DATASET ROWS »
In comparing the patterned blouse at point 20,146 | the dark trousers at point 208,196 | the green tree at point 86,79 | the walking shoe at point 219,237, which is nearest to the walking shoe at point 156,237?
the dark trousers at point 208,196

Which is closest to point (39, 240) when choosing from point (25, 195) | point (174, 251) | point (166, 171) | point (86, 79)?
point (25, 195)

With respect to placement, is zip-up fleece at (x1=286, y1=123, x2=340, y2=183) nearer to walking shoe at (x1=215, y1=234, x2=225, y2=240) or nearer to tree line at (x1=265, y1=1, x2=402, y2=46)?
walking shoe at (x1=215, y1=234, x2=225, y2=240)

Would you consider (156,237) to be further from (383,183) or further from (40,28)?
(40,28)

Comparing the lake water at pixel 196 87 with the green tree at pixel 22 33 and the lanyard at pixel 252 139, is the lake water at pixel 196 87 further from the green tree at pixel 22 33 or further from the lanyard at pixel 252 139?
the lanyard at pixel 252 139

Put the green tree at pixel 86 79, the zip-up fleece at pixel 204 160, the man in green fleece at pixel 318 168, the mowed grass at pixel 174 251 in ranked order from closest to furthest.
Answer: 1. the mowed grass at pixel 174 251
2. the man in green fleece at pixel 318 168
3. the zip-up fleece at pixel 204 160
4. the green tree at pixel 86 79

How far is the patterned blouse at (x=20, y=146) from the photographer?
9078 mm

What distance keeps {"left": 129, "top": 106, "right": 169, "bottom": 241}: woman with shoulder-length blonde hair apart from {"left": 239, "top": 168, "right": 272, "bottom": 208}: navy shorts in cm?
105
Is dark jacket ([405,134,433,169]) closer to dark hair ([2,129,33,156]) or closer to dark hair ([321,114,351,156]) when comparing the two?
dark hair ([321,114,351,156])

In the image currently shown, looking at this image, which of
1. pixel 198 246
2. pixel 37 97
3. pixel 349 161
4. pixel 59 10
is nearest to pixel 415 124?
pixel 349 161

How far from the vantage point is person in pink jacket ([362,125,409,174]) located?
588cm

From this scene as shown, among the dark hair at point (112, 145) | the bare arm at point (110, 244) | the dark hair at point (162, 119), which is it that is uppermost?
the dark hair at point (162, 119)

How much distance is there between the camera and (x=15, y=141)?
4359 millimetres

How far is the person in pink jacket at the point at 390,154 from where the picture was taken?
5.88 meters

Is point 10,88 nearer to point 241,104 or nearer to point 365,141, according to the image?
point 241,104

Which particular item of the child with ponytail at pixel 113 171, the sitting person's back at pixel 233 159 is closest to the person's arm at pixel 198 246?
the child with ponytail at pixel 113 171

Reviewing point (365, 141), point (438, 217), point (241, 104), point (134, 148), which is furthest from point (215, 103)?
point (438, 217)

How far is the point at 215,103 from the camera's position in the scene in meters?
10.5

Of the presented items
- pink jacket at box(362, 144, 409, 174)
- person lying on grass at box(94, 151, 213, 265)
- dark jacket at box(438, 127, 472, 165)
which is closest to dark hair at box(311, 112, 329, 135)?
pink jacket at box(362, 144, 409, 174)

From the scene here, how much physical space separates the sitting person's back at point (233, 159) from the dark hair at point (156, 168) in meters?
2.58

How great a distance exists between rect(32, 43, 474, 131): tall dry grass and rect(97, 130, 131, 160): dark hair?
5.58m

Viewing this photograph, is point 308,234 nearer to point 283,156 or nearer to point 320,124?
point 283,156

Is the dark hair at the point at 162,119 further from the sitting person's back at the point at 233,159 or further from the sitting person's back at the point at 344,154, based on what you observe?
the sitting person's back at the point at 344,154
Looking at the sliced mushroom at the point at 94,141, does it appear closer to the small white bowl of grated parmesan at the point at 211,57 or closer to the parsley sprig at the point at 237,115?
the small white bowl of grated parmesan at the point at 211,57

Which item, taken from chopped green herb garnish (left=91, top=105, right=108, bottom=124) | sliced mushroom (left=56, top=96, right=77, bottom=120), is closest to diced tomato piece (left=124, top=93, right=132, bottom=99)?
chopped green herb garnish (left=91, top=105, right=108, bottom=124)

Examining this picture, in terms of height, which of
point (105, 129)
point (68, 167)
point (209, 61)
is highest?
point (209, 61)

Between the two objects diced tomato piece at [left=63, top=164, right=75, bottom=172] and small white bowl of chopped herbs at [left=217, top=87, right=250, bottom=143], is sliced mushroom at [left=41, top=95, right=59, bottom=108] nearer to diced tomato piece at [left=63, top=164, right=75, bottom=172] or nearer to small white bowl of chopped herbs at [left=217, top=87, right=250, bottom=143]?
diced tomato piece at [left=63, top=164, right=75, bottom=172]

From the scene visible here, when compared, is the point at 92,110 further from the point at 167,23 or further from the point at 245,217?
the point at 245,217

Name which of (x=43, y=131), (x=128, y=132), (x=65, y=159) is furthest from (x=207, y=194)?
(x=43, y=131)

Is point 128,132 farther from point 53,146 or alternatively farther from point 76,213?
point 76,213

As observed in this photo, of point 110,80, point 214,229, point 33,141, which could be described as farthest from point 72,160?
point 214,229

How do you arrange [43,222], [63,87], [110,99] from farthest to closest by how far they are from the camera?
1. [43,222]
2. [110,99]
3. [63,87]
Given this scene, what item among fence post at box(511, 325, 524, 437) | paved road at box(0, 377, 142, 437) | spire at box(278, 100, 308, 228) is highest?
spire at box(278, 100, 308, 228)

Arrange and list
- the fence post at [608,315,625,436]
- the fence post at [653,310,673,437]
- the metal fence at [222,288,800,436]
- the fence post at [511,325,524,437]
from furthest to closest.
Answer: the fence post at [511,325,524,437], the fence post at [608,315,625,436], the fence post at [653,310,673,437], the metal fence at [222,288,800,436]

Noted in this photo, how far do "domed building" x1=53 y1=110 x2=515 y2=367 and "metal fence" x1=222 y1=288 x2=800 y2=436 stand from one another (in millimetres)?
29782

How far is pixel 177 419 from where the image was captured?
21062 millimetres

TASK GOAL »
Copy all of the data above word for word, leaving every line unchanged.

COMPLETE ANSWER »
In comparing the patterned blouse at point 20,146 | the dark trousers at point 208,196 | the green tree at point 86,79 | the walking shoe at point 219,237, which is nearest to the walking shoe at point 156,237?
the dark trousers at point 208,196

Which is closest to point (39, 240) when choosing from point (25, 195) | point (174, 251) | point (166, 171) | point (86, 79)?
point (25, 195)

With respect to placement, is zip-up fleece at (x1=286, y1=123, x2=340, y2=183) nearer to walking shoe at (x1=215, y1=234, x2=225, y2=240) or nearer to tree line at (x1=265, y1=1, x2=402, y2=46)?
walking shoe at (x1=215, y1=234, x2=225, y2=240)

Would you consider (156,237) to be further from (383,183) or further from (40,28)?
(40,28)

Comparing the lake water at pixel 196 87 with the green tree at pixel 22 33 and the lanyard at pixel 252 139, is the lake water at pixel 196 87 further from the green tree at pixel 22 33 or further from the lanyard at pixel 252 139?
the lanyard at pixel 252 139

Put the green tree at pixel 86 79, the zip-up fleece at pixel 204 160, the man in green fleece at pixel 318 168, the mowed grass at pixel 174 251 in ranked order from closest to furthest.
Answer: 1. the mowed grass at pixel 174 251
2. the man in green fleece at pixel 318 168
3. the zip-up fleece at pixel 204 160
4. the green tree at pixel 86 79

How far is the patterned blouse at (x=20, y=146) from the photographer?
9078 mm

What distance keeps {"left": 129, "top": 106, "right": 169, "bottom": 241}: woman with shoulder-length blonde hair apart from {"left": 239, "top": 168, "right": 272, "bottom": 208}: navy shorts in cm?
105
Is dark jacket ([405,134,433,169]) closer to dark hair ([2,129,33,156]) or closer to dark hair ([321,114,351,156]) when comparing the two?
dark hair ([321,114,351,156])

In the image currently shown, looking at this image, which of
1. pixel 198 246
2. pixel 37 97
3. pixel 349 161
4. pixel 59 10
is nearest to pixel 415 124?
pixel 349 161

How far from the vantage point is person in pink jacket ([362,125,409,174]) located?
588cm

From this scene as shown, among the dark hair at point (112, 145) | the bare arm at point (110, 244) | the dark hair at point (162, 119), which is it that is uppermost?
the dark hair at point (162, 119)

How much distance is there between the camera and (x=15, y=141)?
4359 millimetres

How far is the person in pink jacket at the point at 390,154 from where the picture was taken?
5.88 meters

Is point 10,88 nearer to point 241,104 or nearer to point 365,141, according to the image?
point 241,104

Which particular item of the child with ponytail at pixel 113 171, the sitting person's back at pixel 233 159 is closest to the person's arm at pixel 198 246?
the child with ponytail at pixel 113 171

Reviewing point (365, 141), point (438, 217), point (241, 104), point (134, 148), which is furthest from point (215, 103)?
point (438, 217)

How far is the point at 215,103 from the camera's position in the scene in meters?
10.5

Of the presented items
- pink jacket at box(362, 144, 409, 174)
- person lying on grass at box(94, 151, 213, 265)
- dark jacket at box(438, 127, 472, 165)
which is closest to dark hair at box(311, 112, 329, 135)?
pink jacket at box(362, 144, 409, 174)

From the scene here, how much physical space separates the sitting person's back at point (233, 159) from the dark hair at point (156, 168) in meters?
2.58

How great a distance exists between rect(32, 43, 474, 131): tall dry grass and rect(97, 130, 131, 160): dark hair?
5.58m

Viewing this photograph, is point 308,234 nearer to point 283,156 or nearer to point 320,124?
point 283,156

Is the dark hair at the point at 162,119 further from the sitting person's back at the point at 233,159 or further from the sitting person's back at the point at 344,154, based on what you observe?
the sitting person's back at the point at 344,154
Looking at the sliced mushroom at the point at 94,141, does it appear closer to the small white bowl of grated parmesan at the point at 211,57 or closer to the parsley sprig at the point at 237,115?
the small white bowl of grated parmesan at the point at 211,57

Which item, taken from chopped green herb garnish (left=91, top=105, right=108, bottom=124) | sliced mushroom (left=56, top=96, right=77, bottom=120), is closest to diced tomato piece (left=124, top=93, right=132, bottom=99)?
chopped green herb garnish (left=91, top=105, right=108, bottom=124)

Examining this picture, in terms of height, which of
point (105, 129)
point (68, 167)
point (209, 61)
is highest?
point (209, 61)

Between the two objects diced tomato piece at [left=63, top=164, right=75, bottom=172] and small white bowl of chopped herbs at [left=217, top=87, right=250, bottom=143], is sliced mushroom at [left=41, top=95, right=59, bottom=108] nearer to diced tomato piece at [left=63, top=164, right=75, bottom=172] or nearer to small white bowl of chopped herbs at [left=217, top=87, right=250, bottom=143]?
diced tomato piece at [left=63, top=164, right=75, bottom=172]

From the scene visible here, when compared, is the point at 92,110 further from the point at 167,23 or further from the point at 245,217?
the point at 245,217

Name which of (x=43, y=131), (x=128, y=132), (x=65, y=159) is furthest from (x=207, y=194)?
(x=43, y=131)

Is point 128,132 farther from point 53,146 or alternatively farther from point 76,213?
point 76,213

As observed in this photo, of point 110,80, point 214,229, point 33,141, which could be described as farthest from point 72,160?
point 214,229

How do you arrange [43,222], [63,87], [110,99] from farthest to closest by how far they are from the camera?
1. [43,222]
2. [110,99]
3. [63,87]
Given this scene, what item among fence post at box(511, 325, 524, 437) | paved road at box(0, 377, 142, 437) | spire at box(278, 100, 308, 228) is highest?
spire at box(278, 100, 308, 228)

Arrange and list
- the fence post at [608,315,625,436]
- the fence post at [653,310,673,437]
- the metal fence at [222,288,800,436]
- the fence post at [511,325,524,437]
from furthest to closest.
Answer: the fence post at [511,325,524,437], the fence post at [608,315,625,436], the fence post at [653,310,673,437], the metal fence at [222,288,800,436]

Noted in this photo, how far do "domed building" x1=53 y1=110 x2=515 y2=367 and "metal fence" x1=222 y1=288 x2=800 y2=436 stand from one another (in millimetres)?
29782

How far is pixel 177 419 from where the image was captured?
21062 millimetres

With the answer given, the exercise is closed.